The NAHSL presentations I did back in October (posting forthcoming) led to a gig doing continuing education classes for the Southern Connecticut State University Information and Library Science program this coming Friday, December 1. I’ll be teaching two 3.5-hour classes, one on Social Bookmarking for Librarians and another on The Art of the Wiki. I’ll be posting both presentations after Friday sometime for your general perusal. If you’re in the New Haven area, and you’d like to attend either class, you can contact the SCSU ILS folks and find out how (the information isn’t on their site for some reason).
I’m finding it interesting trying to create classes for librarians who don’t live online when I have no real sense of what they know and what they don’t know. With patrons it’s different, because I can somehow gauge the average skill on my interactions with everyday patrons as well as the regulars in my classes, and put together something that’s balanced enough to fly with everyone, but flexible enough to change on the fly to better meet the class needs.
With librarians, since we have no real, solid, standardized, across-the-board technology competencies for our profession, it’s a bit hit or miss. It could be that I’m preaching to the choir for three hours, or it could be that I need to do way more backpedaling than I originally anticipated, never getting to the hands-on component of the class.
The up side is that I made presenting the class in a technology lab a requirement. I can’t express enough the need for anyone learning technology to have hands-on time with the technology, where the student is the driver of the mouse, must take the time and brainpower to logic it out, and has the opportunity to commit some of the information to even the vaguest of muscle memory, even if they don’t remember everything exactly later.

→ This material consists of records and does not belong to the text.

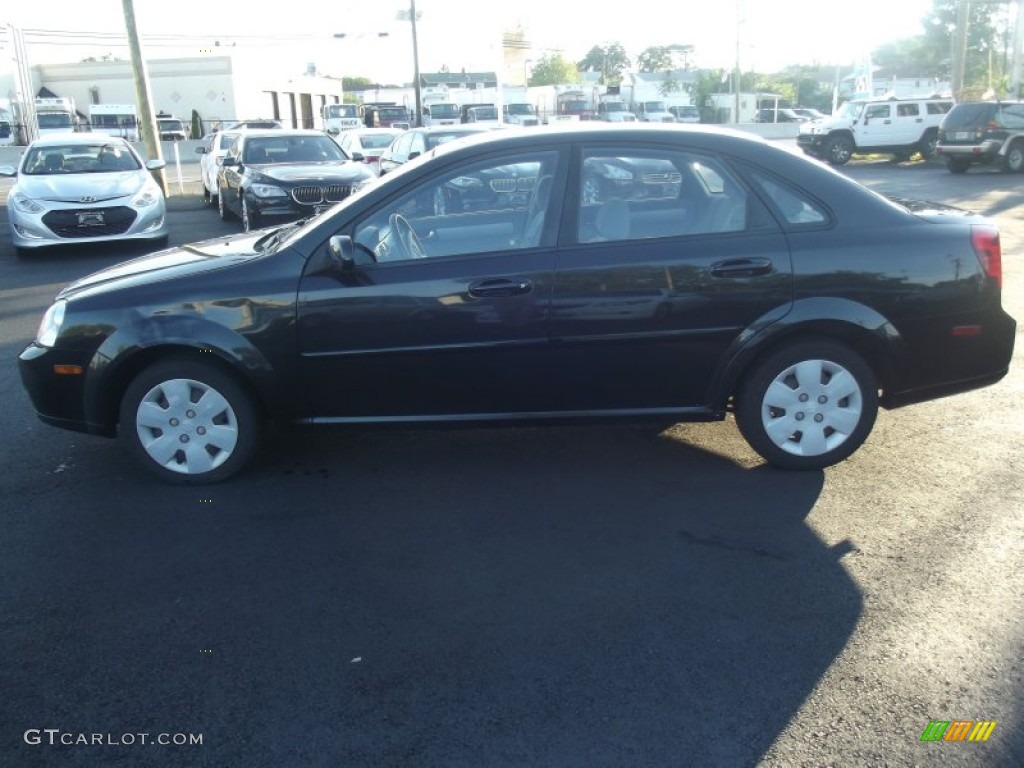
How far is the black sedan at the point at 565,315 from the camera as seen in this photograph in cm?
453

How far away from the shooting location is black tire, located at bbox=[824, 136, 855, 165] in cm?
2934

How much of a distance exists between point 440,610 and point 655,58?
112 meters

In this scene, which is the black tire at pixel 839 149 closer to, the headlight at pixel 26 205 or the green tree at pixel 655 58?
the headlight at pixel 26 205

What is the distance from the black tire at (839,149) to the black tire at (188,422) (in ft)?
92.7

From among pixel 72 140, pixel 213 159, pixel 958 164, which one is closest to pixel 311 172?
pixel 72 140

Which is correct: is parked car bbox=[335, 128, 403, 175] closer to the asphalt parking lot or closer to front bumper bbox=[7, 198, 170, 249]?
front bumper bbox=[7, 198, 170, 249]

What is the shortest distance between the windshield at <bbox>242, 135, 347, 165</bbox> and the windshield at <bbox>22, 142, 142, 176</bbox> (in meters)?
1.84

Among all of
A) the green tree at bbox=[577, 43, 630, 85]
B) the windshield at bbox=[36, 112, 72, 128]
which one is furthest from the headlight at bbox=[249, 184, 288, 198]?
the green tree at bbox=[577, 43, 630, 85]

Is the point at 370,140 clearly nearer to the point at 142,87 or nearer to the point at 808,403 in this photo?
the point at 142,87

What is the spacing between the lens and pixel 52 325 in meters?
4.80

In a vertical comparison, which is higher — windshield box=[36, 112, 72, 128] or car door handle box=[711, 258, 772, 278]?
windshield box=[36, 112, 72, 128]

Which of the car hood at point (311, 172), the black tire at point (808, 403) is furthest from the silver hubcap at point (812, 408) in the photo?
the car hood at point (311, 172)

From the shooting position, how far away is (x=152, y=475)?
4.86 metres

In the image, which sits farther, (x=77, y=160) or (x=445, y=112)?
(x=445, y=112)
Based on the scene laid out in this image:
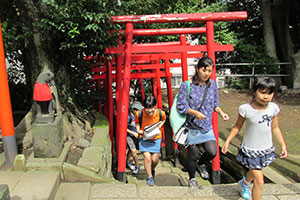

Don’t get me wrong, I do offer classes at my library that are presentation-only (my Getting Started with eBay and Getting Started with Craig’s List classes are my first foray into the presentation-only realm) for broad overviews to get patrons started and encourage them to explore on their own, which they often do as a result of the class. But when it comes to the HOWTO stuff, as most people know, reading the instructions is one thing, understanding them well enough to do it is another. If you have someone in the room to help you logic it out and correct your mistakes, with a trusty handout by your side and other people to commiserate with ;D, you’re more likely to really *learn* something. My Geek Out classes are a prime example of this.
In any case, I should be getting ready for work. Stealing snippets of time to post has been difficult lately, but I wanted to make an effort to populate my sorry-looking empty home page with something interesting and substantial to renew the faith of my readers, and for a greater part *myself*, in my blog, even as my blog has been rebelling against me (problems with the software, no stats, upgrading to MT 3.33 because I haven’t had time to finish the WordPress shift, bleh). More positive things are head, I’m sure!